Début 2017, elle tombe enceinte. Trois mois après avoir accouché de sa première fille, elle réintègre le circuit, avec son mari et le bébé. « Es ist logistisch schwierig, die Nächte sind anders. Aber es ist eine freie Entscheidung. Niederlagen sind leichter hinzunehmen, wenn man vom Platz kommt und die Kleine ist da. Das ist anders, als gefrustet im Hotelzimmer zu sitzen », explique alors son époux à la Süddeutsche. En juin 2022, Mandy Minella annonce finalement se retirer du circuit professionnel. L’année précédente, elle avait déclaré au Quotidien : « Honnêtement, ça devient vraiment dur de bouger tout le temps », et de rappeler que sa fille aînée allait bientôt entrer à l’école précoce. « Je voulais qu’elles vivent leur vie, pas la mienne », dit-elle au Land à propos de ses deux filles. Comme la plupart des anciens professionnels du tennis, elle se reconvertit dans le milieu du sport. Elle travaille à mi-temps au Sportlycée, où elle assure le suivi administratif des « ARS » (« absences pour raisons sportives »), et à mi-temps comme indépendante, jouant des exhibitions et interclubs les week-ends. En parallèle, elle entraîne Marie Weckerle, jeune espoir féminin du tennis luxembourgeois.

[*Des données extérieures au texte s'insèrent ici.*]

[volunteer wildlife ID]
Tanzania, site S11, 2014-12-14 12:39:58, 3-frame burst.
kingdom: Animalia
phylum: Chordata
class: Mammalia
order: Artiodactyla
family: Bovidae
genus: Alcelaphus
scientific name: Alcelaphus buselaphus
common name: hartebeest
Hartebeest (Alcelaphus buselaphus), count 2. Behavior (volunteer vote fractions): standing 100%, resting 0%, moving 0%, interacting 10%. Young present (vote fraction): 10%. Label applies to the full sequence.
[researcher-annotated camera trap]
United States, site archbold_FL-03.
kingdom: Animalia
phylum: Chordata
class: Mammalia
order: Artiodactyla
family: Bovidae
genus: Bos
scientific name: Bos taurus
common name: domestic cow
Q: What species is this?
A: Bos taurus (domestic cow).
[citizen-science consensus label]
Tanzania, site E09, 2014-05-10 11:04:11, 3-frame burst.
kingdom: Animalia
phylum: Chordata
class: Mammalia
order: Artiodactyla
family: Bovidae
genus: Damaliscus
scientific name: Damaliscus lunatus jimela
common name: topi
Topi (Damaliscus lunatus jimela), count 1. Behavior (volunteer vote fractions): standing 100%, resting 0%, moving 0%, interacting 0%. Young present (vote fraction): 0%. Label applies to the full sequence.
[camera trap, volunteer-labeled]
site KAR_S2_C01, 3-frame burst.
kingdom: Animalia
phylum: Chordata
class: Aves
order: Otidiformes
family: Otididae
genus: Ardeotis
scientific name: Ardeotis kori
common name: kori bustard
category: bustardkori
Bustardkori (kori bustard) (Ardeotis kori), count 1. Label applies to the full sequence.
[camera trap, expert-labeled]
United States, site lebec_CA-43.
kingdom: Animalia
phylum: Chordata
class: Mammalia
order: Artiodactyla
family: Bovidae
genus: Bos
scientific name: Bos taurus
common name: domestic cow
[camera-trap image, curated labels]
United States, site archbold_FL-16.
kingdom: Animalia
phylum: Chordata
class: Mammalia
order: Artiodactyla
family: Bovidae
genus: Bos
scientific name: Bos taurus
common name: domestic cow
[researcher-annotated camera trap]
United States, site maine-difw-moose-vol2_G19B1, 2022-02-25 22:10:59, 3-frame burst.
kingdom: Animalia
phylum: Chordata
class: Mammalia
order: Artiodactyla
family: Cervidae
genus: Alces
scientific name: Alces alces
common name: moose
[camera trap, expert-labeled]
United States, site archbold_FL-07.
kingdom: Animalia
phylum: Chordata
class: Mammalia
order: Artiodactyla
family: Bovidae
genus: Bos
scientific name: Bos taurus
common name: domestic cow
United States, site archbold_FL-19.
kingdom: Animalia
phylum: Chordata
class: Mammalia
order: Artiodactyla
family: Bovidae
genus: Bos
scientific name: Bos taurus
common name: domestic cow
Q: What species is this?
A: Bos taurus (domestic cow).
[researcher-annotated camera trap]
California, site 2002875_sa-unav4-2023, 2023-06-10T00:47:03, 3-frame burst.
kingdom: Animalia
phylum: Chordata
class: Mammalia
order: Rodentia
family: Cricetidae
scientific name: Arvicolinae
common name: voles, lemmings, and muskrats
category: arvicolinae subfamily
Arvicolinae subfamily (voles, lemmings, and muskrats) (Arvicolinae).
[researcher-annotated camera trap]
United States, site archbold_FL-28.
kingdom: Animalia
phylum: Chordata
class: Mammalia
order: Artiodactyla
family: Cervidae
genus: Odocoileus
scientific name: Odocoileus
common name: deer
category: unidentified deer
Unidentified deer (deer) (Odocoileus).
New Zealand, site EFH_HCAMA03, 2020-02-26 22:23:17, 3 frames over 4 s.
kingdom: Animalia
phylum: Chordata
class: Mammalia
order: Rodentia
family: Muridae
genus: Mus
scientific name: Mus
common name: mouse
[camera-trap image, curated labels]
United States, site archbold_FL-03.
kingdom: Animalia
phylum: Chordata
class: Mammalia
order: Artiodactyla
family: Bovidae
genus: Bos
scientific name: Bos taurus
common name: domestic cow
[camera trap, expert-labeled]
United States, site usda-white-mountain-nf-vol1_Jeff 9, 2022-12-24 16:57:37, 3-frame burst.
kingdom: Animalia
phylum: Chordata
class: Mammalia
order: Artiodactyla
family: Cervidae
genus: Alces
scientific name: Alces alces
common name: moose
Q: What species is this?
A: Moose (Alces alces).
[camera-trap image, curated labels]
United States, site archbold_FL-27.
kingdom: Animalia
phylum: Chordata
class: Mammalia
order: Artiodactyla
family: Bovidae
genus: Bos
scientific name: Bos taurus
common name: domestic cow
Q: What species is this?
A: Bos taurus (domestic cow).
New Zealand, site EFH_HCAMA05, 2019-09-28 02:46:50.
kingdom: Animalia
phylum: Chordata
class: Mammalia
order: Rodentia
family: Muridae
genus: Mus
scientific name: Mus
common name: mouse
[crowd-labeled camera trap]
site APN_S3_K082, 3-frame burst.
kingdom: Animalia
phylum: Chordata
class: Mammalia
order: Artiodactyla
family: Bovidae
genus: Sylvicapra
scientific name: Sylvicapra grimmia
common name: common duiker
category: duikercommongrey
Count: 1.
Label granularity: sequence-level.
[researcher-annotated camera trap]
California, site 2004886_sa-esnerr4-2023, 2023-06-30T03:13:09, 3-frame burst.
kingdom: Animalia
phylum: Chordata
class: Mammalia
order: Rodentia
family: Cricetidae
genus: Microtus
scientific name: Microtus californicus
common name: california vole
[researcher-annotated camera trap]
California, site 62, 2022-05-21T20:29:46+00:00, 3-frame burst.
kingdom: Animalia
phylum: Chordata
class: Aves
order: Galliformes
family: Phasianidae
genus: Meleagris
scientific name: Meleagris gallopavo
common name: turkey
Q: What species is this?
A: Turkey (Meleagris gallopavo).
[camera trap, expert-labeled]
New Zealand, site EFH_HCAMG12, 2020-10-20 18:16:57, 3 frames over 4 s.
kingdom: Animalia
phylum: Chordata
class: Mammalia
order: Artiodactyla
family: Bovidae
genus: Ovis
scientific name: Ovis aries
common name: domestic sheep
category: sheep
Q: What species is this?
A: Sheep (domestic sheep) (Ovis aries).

Mandy Minella a réussi à monnayer sa renommée sportive en capital politique, une année à peine après avoir arrêté le tennis professionnel. Son bon score aux législatives n’allait pas de soi. Les élections de 2009 étaient les dernières où les partis politiques, toutes couleurs confondues, avaient massivement mobilisé des sportifs sur leurs listes. Ce fut la bérézina : ni le cycliste Benoît Joachim, ni la marathonienne Pascale Schmoetten, ni le nageur Luc Decker, ni la pongiste Carine Risch, ni le footballeur Patrick Morocutti ne réussirent à se faire élire. (Seule la karatéka Tessy Scholtes se classa en rang utile pour être repêchée au Parlement par le CSV.) Les partis gardent pourtant un pied dans les milieux sportifs. C’est donnant-donnant : les politiciens comptent sur des voix, les fédérations sur des contacts. Stéphanie Empain a remplacé Claude Haagen à la présidence de la fédération d’athlétisme. Nancy Kemp-Arendt porte le titre de « présidente honoraire » de la fédération « de natation et de sauvetage », Sven Clement celui de vice-président de la fédération de volleyball. Le père de Carole Hartmann est à la tête de la fédération de tennis de table, sport que sa fille a pratiqué comme cadre nationale. Quant à Xavier Bettel, il présidait un moment la Fédération luxembourgeoise de tir aux armes sportives.